Among the 1218 validation study patients, AUC for PCPThg model and the expanded PCPThg score plus PCA3 model are 0.707 and 0.752. By incorporating PCA3 score in the PCPThg model, the AUC increases to 0.767 in direct regression. However, the constrained methods do not further increase the AUC. All the new methods except for the transformation approach give predicted probabilities that are on average too high, suggesting they are not well calibrated. For calibration, as measured by the Brier score, the original PCPT calculator performs better than direct regression and of the new methods only the transformation approach gives an improved Brier score. In Figure 1 we can see that the expanded PCPThg model incorporating PCA3 tends to overestimate the risk of getting high-grade PCa among those patients with high risk. However, the overall calibration ability of the expanded PCPThg model estimated by the transformation approach still outperforms that of the original PCPThg model, the expanded PCPThg score plus PCA3 model or the expanded PCPThg model estimated by direct regression.

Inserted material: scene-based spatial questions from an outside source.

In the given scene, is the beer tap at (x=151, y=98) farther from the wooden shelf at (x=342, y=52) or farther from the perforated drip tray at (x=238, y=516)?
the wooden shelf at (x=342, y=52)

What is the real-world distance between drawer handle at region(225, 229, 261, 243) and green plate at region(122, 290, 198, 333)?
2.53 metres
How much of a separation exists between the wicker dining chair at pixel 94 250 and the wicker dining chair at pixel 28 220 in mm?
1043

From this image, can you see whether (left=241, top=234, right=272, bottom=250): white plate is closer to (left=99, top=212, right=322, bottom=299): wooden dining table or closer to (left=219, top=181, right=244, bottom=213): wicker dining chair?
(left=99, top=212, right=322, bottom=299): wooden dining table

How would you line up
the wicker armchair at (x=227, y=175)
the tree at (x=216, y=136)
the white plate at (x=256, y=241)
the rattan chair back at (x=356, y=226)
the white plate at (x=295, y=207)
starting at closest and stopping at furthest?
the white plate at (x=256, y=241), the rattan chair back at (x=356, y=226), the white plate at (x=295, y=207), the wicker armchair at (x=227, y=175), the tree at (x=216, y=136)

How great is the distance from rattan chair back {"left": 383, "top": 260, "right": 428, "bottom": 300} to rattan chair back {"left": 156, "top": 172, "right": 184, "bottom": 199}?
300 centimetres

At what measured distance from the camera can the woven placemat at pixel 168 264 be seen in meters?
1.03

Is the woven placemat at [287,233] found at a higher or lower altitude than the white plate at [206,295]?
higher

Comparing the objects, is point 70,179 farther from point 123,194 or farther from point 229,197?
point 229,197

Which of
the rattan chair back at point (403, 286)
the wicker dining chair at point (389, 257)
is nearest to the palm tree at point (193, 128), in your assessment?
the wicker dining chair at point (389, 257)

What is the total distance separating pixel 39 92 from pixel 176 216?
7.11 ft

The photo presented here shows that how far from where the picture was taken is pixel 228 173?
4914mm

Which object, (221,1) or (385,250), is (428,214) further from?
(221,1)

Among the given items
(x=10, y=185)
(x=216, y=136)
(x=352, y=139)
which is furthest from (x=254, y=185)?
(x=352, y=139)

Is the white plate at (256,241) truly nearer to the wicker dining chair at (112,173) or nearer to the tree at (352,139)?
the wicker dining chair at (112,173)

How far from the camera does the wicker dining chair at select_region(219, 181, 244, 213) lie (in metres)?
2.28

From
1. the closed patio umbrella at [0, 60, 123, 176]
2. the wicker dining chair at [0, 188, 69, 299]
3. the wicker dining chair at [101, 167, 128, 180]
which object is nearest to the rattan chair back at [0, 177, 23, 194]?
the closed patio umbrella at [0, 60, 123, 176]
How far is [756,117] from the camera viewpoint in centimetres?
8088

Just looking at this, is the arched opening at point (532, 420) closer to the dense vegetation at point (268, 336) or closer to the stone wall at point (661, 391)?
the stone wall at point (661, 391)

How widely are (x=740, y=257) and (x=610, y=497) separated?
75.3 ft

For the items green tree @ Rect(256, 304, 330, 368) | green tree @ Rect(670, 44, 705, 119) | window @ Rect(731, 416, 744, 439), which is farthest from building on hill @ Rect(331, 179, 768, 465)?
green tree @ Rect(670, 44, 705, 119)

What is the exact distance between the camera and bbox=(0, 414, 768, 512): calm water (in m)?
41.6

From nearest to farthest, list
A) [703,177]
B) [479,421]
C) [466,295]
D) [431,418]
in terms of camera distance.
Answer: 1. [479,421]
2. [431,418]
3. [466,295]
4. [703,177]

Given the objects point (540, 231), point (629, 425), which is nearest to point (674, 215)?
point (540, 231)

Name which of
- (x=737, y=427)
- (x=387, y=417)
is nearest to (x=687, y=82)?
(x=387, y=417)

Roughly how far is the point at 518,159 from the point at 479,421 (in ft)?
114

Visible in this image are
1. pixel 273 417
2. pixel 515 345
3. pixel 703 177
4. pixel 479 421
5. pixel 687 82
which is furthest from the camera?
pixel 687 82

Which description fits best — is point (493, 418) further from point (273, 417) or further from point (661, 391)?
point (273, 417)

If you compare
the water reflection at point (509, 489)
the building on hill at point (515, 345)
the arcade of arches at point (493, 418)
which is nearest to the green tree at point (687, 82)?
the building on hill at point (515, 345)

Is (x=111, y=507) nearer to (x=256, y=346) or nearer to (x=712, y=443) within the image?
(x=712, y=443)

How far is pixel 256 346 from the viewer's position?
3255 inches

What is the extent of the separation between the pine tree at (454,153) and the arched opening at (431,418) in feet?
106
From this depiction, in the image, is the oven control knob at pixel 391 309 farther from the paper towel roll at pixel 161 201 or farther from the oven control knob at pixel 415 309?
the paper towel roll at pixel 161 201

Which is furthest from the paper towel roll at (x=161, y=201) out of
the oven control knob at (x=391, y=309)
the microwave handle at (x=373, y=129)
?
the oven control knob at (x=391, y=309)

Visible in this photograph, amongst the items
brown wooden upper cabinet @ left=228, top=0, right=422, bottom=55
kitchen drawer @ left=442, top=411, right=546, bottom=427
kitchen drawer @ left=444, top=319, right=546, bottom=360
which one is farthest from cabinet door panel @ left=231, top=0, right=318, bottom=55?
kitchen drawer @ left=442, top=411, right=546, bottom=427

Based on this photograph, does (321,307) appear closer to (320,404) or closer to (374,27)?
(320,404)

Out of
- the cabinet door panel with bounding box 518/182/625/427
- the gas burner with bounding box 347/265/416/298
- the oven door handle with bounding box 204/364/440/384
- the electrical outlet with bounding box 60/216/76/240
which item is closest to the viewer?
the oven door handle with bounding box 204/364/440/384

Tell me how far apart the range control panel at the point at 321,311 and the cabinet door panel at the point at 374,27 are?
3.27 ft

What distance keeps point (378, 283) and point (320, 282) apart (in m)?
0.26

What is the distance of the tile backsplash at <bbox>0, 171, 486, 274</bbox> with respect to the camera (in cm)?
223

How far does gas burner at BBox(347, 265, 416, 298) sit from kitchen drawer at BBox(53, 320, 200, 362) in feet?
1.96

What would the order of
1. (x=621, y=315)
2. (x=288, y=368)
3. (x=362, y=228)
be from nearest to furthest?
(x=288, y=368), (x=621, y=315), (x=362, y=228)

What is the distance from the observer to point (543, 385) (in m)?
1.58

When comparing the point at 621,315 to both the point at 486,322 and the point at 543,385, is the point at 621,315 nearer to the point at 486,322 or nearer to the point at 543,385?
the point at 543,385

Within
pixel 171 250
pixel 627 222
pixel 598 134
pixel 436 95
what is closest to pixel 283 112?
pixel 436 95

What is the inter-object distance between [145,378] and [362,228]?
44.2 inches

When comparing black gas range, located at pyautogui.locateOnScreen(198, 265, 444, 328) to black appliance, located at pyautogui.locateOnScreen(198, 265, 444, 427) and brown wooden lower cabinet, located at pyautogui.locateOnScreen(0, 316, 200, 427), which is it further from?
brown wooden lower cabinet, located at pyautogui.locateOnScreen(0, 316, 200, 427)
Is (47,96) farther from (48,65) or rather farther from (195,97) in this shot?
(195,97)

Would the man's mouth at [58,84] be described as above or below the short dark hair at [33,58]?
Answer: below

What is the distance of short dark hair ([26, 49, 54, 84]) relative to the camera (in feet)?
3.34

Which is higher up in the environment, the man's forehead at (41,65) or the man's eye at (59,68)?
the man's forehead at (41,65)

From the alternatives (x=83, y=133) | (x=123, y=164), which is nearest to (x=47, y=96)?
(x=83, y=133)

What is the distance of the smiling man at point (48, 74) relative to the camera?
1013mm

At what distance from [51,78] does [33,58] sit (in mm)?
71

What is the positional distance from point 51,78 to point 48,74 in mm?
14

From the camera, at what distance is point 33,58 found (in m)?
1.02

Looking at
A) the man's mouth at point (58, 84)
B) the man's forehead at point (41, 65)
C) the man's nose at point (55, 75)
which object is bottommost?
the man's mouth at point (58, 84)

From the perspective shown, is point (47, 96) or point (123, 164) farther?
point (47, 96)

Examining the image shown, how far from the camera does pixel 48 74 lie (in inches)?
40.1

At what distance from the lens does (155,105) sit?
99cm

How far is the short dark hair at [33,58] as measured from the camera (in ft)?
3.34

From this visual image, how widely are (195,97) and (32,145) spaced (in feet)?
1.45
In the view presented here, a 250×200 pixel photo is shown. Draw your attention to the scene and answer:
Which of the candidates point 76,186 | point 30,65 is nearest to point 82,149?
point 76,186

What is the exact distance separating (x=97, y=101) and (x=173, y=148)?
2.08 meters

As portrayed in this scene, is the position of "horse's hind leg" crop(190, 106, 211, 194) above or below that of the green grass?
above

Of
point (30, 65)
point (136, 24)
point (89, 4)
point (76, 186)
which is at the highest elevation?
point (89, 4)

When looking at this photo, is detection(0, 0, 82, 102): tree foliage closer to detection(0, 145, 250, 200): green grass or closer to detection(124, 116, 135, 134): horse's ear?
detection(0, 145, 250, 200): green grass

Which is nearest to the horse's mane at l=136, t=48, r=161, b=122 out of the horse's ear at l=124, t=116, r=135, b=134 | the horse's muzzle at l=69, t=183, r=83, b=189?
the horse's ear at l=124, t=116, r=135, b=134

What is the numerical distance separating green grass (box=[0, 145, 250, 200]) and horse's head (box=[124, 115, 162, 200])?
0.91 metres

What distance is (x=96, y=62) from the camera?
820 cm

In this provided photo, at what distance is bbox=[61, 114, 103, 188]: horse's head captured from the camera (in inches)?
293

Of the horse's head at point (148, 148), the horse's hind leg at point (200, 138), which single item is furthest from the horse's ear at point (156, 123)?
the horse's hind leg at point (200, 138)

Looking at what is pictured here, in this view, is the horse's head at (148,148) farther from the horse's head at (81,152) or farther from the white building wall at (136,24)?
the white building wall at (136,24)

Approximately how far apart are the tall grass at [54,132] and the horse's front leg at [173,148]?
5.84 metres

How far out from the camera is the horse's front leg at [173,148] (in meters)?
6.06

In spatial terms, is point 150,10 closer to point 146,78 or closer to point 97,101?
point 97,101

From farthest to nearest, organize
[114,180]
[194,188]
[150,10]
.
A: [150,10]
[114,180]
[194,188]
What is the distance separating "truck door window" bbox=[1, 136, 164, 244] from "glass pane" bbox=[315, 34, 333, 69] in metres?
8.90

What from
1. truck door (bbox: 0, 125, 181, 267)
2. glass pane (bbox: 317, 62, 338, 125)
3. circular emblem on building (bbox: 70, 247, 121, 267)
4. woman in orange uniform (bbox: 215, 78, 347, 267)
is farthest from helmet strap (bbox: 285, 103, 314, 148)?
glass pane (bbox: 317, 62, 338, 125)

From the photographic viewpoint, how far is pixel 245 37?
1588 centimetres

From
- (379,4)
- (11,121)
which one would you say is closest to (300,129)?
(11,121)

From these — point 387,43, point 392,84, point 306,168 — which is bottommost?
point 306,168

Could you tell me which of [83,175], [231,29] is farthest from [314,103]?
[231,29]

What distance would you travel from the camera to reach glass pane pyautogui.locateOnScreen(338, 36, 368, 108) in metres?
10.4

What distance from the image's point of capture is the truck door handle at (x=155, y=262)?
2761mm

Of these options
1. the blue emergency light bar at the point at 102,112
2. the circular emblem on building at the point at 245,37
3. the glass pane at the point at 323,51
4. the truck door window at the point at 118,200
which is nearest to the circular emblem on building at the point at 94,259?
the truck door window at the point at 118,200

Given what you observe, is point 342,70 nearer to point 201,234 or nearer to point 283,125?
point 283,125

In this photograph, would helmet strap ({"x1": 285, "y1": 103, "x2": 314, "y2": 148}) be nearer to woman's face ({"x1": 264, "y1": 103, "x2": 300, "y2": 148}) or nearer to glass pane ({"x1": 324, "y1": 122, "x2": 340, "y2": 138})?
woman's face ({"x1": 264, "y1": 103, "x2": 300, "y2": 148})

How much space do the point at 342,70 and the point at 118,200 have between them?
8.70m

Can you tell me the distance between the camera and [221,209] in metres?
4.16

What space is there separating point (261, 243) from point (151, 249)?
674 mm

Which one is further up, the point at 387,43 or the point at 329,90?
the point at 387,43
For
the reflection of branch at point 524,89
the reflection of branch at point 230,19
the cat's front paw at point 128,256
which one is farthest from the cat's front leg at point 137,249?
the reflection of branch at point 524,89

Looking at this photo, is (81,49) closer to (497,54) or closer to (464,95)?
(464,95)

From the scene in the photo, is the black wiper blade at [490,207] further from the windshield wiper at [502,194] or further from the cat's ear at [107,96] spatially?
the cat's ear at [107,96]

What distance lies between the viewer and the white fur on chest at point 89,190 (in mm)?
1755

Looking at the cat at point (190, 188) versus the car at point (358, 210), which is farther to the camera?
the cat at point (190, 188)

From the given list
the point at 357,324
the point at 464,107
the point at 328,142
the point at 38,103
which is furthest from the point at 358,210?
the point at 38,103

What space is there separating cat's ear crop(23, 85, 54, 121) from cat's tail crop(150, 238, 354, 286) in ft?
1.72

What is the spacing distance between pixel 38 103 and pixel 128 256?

Fig.1. — Calibration plot of the original high-grade Prostate Cancer Prevention Trial risk calculator (PCPThg) and calibration plots of the expanded PCPThg model by incorporating PCA3 score and dichotomized T2:ERG

The expanded PCPThg model incorporating binary T2:ERG fitted to the training dataset again shows that the constrained methods can reduce the standard errors of regression coefficients compared to direct regression. In Figure 1 we can see that the expanded PCPThg model incorporating binary T2:ERG tends to overestimate the risk of getting high-grade cancer among those patients with high risk. However, the transformation approach predicts the risk well for the high risk groups.

For the prostate cancer example with either new biomarker, the Chatterjee et al. (2016) method gave parameter estimates and standard errors that are different from both the methods that don’t use the external information and from the other methods that do use the external information. In general, they tend to be closer to those of the original PCPT calculator. Also the method gives a much lower predicted population proportion than all the other methods and lower than the observed prevalence of 18.3% in the validation dataset. This is possibly because the Chatterjee et al. (2016) method does not take into account the uncertainty in the estimates coefficients. It is notable, in contrast to what was seen in the simulation studies, that the Chatterjee et al. (2016) method tends to give smaller standard errors than all the other methods for the coefficients of the X variables, but larger standard errors for the coefficient of the new biomarker. The method does assume that the X distribution is the same in the original dataset and the dataset with the new biomarkers, but in fact there are considerable differences between these X distributions, it is unclear how this is affecting the estimates and standard errors. The results (as shown in Appendix F of the Supplementary materials) for the constrained MLE, with a range of values for d demonstrate that the choice of d can be quite impactful, both on the estimates and on their standard errors. As expected the results for d = 0.1 are quite close to the Chatterjee et al. (2016) method, because neither method incorporates the uncertainty in the parameter estimates.

7. Discussion

We propose several strategies for translating the external coefficient information obtained from outside the dataset into constraints on regression coefficients in the setting of a logistic regression model describing Pr(Y = 1|X, B). Simulation studies show that the external coefficient information from the established model can help improve the efficiency of estimation and enhance the predictive power in the expanded model.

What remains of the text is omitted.